→ Aim of the exercise: Please identify every line in the listing below that contains the word "dish" and copy each of those lines. Case counts, so only match the word with the same capitalization.

→ Exercise materials:
_ _ _ _ _

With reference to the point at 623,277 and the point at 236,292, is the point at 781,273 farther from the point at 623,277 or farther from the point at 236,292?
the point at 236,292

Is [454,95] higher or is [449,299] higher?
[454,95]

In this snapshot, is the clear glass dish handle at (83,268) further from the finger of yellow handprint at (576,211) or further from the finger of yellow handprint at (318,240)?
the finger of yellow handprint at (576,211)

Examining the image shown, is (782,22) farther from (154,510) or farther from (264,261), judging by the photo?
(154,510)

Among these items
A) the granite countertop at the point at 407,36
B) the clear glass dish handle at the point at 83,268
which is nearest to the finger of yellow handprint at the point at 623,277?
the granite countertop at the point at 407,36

_ _ _ _ _

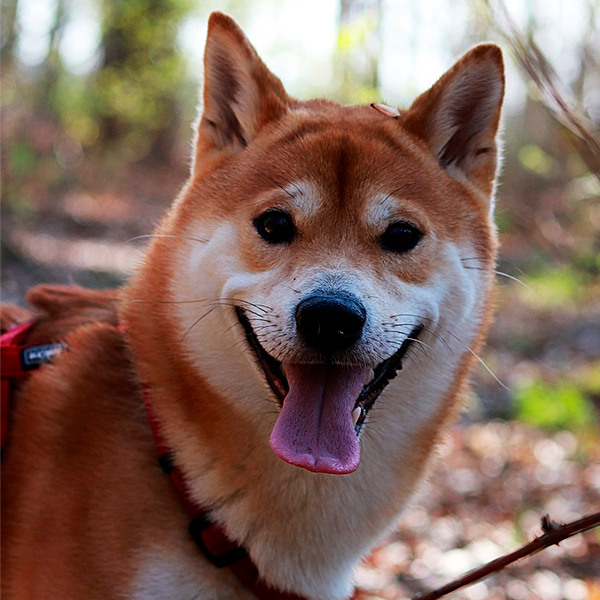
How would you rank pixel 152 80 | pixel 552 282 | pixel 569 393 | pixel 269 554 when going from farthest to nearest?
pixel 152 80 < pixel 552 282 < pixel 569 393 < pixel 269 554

_ _ _ _ _

→ Answer to the problem:
In this snapshot, is the clear glass dish handle at (83,268) further from the finger of yellow handprint at (576,211) or further from the finger of yellow handprint at (318,240)?
B) the clear glass dish handle at the point at 83,268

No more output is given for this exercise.